(Task statement): Can you write out everything in the Blue October passage below, from "The nadir of" down to "Blue October song.", word for word?

Blue October are one of the most shamelessly commercial bullshit bands to ever come out of the entirety of Texas, but they try to maintain a sort of image about themselves, or at least frontman Justin Furstenfeld does. Take, for example, what you can see in this picture of the man. Black eyeliner and black fingernail polish to connect with a sub-section of kids that enjoy getting beaten up in high school. Scuffless, probably brand new Chuck Taylors because that's what punks wear and there's literally nothing more punk than post-grunge radio rock! Of course, I saved the best for last, the mohawk. The mohawk is a hairstyle that could not be any less rebellious today if it tried. The evolution of the mohawk traces back hundreds of years, but is perhaps most relevant in the last fifty years thanks to Travis Bickle and punks of the 1980's. Today, it doesn't so much represent them as it does Green Day fans.

The problem here, of course, is what you can't see. Picking up on the Green Day comparison, at least when they sold out, they did it in a way where it's fun to sing their songs while drunk on karaoke night (I defy you to deny singing along to "Boulevard of Broken Dreams" at some point in your life), whereas Blue October's particular brand is to be as absolutely dark as possible while still connecting emotionally with preteens. Justin Furstenfeld isn't a happy man and he'll be the first to remind you of that by constantly mentioning it at concerts, something also known as the sympathy vote.

What you can't see in the pictures are the band's bizarre attempts at being all things to all people. Their songs range from your typical post-grunge, Papa Roach-biting "curse and yell a lot because it's edgy and man I hate myself and want to die" tactic to some truly baffling dabbling in other genres. Normally I wouldn't be against a band experimenting, but it's sad to watch when a band is so clearly incapable of pulling off their own experiments. Occasionally, Blue October have decided to explore such genres as cash-grab adult contemporary influenced by Peter Gabriel, complete with violin gimmick, which works about as well you would think it would. At other times, Furstenfeld has chosen to start speaking in a British accent, which is very odd considering how insistent he is that Blue October is FROM HERE (also known as the hometown cheap pop). Then there's the "we have a sensitive side too" songs which are like the AC songs except slightly less vapid because they occasionally have a real sentiment behind them.

The nadir of the show was one such experiment where Furstenfeld dedicated the following song to his daughter, Blue. That's sweet and all, but the song was just punishingly awful. With a chorus of "up down, up down, up down, up down, yeah, cause it will get hard, remember, life's like a jump rope" it's the sort of thing you imagine that started as something Furstenfeld sang to his daughter in a tender father-daughter moment that has misguidededly taken on a life of its own as a real Blue October song.

(Information provided):
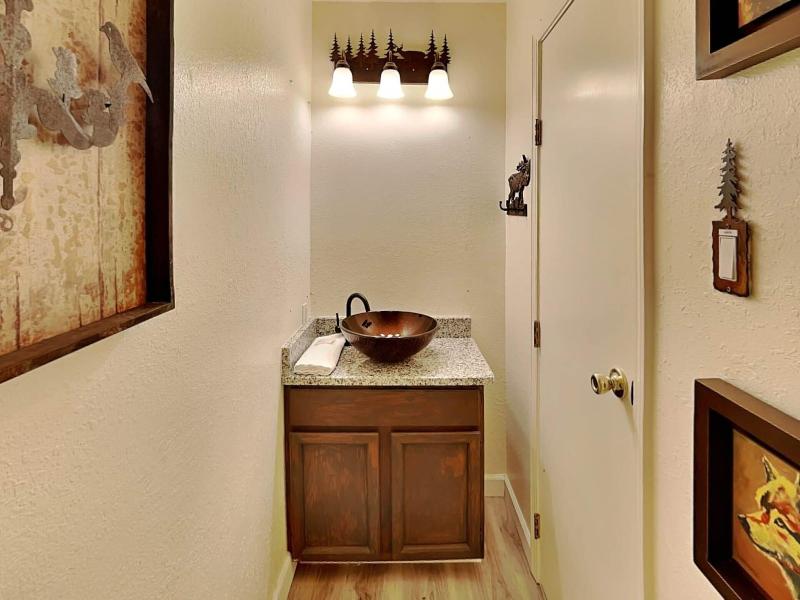 Pinon Park image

(Result for this exercise):
The nadir of the show was one such experiment where Furstenfeld dedicated the following song to his daughter, Blue. That's sweet and all, but the song was just punishingly awful. With a chorus of "up down, up down, up down, up down, yeah, cause it will get hard, remember, life's like a jump rope" it's the sort of thing you imagine that started as something Furstenfeld sang to his daughter in a tender father-daughter moment that has misguidededly taken on a life of its own as a real Blue October song.